+++ Records to process
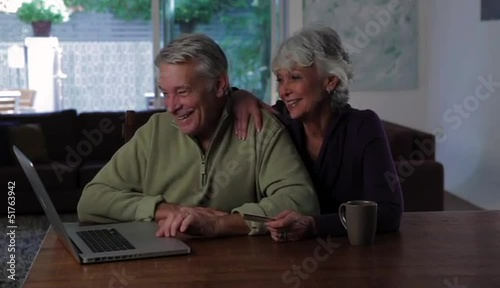 Senior Caucasian couple at home with laptop and credit card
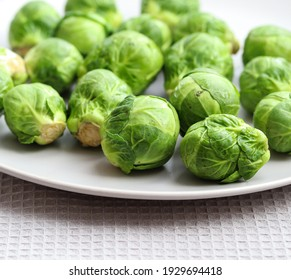 raw brussels sprouts on a plate close up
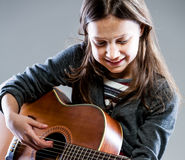 Smiling girl playing classic acoustic guitar Royalty Free Stock Image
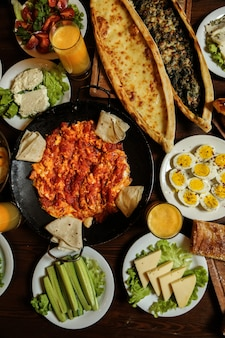 Top view omelette with tomatoes in saj with pita bread cheese cucumbers boiled eggs and juices on the table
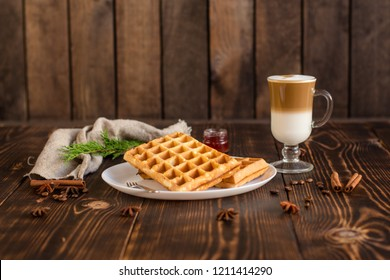 fresh belgian waffles, tasty jam and latte coffee on a wooden background. top view.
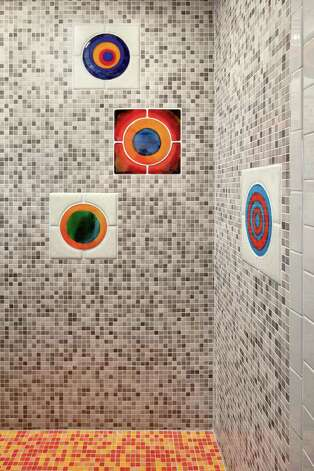 The shower features recycled art glass. Photo: CHRIS COOPER/ SPECIAL TO THE EXPRESS-NEWS / © 2010 Chris Cooper all rights reserved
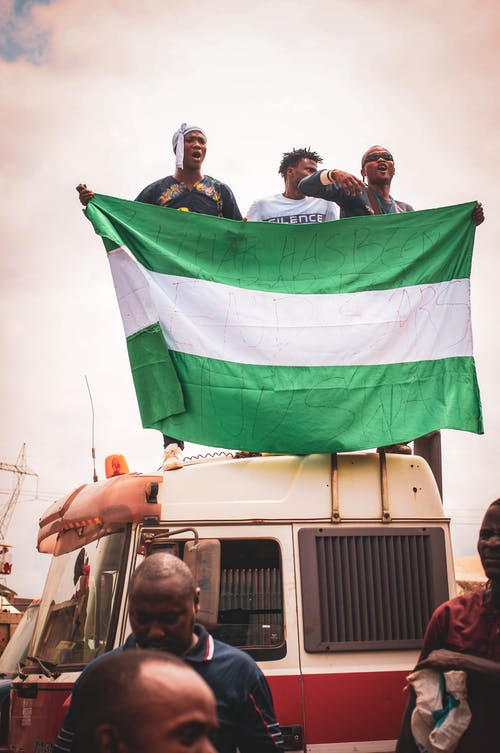 People in White Van Holding Green and White Flag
++++++
_Problem requirements_:
Give back an exact reproduction of the entries, with all pictures excluded.

_Result for this task_:
 Senior Caucasian couple at home with laptop and credit card
 raw brussels sprouts on a plate close up
 Smiling girl playing classic acoustic guitar Royalty Free Stock Image
 Top view omelette with tomatoes in saj with pita bread cheese cucumbers boiled eggs and juices on the table
 fresh belgian waffles, tasty jam and latte coffee on a wooden background. top view.
 The shower features recycled art glass. Photo: CHRIS COOPER/ SPECIAL TO THE EXPRESS-NEWS / © 2010 Chris Cooper all rights reserved
 People in White Van Holding Green and White Flag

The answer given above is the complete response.